# [What to work on]
Turn everything in the material below, from the line containing "In terms of" down to the line containing "At what range", with both of those lines included, into a numbered list. Leave out blank lines.

(Spatial question records)
·····
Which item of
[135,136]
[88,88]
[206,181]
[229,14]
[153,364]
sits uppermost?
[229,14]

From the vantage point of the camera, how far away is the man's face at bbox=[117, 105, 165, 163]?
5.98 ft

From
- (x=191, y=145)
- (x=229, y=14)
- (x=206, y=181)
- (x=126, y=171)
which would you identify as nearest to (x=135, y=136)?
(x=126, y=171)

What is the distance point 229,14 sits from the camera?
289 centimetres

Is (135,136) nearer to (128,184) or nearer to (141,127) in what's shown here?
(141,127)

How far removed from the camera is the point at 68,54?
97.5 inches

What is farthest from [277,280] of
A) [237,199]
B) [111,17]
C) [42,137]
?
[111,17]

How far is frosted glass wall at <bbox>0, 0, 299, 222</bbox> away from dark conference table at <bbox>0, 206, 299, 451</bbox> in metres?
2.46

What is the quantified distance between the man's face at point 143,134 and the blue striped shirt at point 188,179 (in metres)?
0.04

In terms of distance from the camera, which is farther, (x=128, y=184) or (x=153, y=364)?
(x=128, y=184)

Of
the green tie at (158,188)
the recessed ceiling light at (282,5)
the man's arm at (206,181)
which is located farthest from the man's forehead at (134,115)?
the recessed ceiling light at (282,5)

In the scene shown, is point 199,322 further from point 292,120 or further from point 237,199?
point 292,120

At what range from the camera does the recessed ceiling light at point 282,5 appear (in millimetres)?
·····
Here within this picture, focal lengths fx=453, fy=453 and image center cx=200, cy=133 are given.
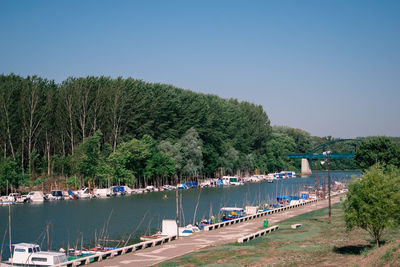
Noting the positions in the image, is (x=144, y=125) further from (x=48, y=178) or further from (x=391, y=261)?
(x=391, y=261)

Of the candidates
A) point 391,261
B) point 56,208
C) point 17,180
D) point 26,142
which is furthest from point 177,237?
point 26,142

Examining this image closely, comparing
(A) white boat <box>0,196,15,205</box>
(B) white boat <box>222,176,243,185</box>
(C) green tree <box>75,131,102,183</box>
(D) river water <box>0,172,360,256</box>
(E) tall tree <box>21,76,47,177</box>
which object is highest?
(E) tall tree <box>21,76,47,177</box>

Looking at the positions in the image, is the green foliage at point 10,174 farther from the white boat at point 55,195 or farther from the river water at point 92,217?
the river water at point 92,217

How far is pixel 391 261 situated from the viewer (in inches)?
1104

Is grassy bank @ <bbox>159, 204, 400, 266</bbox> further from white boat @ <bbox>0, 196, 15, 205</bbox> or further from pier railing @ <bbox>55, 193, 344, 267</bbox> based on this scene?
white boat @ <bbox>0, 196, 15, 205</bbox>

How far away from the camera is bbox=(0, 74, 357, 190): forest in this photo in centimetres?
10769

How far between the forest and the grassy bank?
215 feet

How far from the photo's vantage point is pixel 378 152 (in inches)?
·····
# [Response for this exercise]
1. In terms of distance from the camera, which is farther, (x=128, y=184) or (x=153, y=364)?
2. (x=128, y=184)
3. Of
4. the green tie at (158,188)
5. the recessed ceiling light at (282,5)
6. the man's arm at (206,181)
7. which is located farthest from the man's forehead at (134,115)?
8. the recessed ceiling light at (282,5)
9. In the scene shown, is point 199,322 further from point 292,120 or further from point 237,199?
10. point 292,120
11. At what range from the camera does the recessed ceiling light at point 282,5 appear (in millimetres)?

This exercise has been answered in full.